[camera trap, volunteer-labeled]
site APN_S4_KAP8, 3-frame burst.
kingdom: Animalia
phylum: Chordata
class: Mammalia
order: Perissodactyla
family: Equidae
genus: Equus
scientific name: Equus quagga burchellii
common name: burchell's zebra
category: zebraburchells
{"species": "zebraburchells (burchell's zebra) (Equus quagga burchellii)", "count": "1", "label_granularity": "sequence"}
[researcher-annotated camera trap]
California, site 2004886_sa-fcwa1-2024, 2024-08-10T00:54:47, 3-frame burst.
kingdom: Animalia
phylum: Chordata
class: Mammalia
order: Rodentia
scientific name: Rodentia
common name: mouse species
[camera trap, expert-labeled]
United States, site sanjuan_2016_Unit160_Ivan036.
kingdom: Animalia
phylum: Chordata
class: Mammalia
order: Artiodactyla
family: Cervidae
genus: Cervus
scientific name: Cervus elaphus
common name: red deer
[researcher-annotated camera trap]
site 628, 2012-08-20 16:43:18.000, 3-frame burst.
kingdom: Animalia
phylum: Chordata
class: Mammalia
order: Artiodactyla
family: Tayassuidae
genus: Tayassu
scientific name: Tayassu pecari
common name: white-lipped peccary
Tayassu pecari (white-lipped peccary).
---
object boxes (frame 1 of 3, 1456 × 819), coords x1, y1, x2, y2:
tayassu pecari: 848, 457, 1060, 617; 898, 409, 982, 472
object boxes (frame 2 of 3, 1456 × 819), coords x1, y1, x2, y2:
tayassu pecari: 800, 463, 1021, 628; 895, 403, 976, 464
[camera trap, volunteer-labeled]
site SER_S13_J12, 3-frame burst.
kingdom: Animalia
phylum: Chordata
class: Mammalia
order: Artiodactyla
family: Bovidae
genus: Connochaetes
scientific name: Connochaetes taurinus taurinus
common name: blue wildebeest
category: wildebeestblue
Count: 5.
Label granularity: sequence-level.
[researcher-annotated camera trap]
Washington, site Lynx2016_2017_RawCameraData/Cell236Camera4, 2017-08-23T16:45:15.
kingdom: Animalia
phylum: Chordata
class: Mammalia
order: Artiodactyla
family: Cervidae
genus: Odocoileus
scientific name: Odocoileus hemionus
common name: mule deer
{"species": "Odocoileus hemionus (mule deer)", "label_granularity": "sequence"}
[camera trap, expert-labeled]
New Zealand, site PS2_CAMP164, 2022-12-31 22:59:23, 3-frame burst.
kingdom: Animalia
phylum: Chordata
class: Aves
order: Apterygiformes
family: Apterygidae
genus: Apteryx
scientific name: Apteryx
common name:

• • • • •

Prompt: Would you please transcribe the lines above exactly, starting with the first line of the material and ending with the line that has "category: zebraburchells"?

Output for this task:
[camera trap, volunteer-labeled]
site APN_S4_KAP8, 3-frame burst.
kingdom: Animalia
phylum: Chordata
class: Mammalia
order: Perissodactyla
family: Equidae
genus: Equus
scientific name: Equus quagga burchellii
common name: burchell's zebra
category: zebraburchells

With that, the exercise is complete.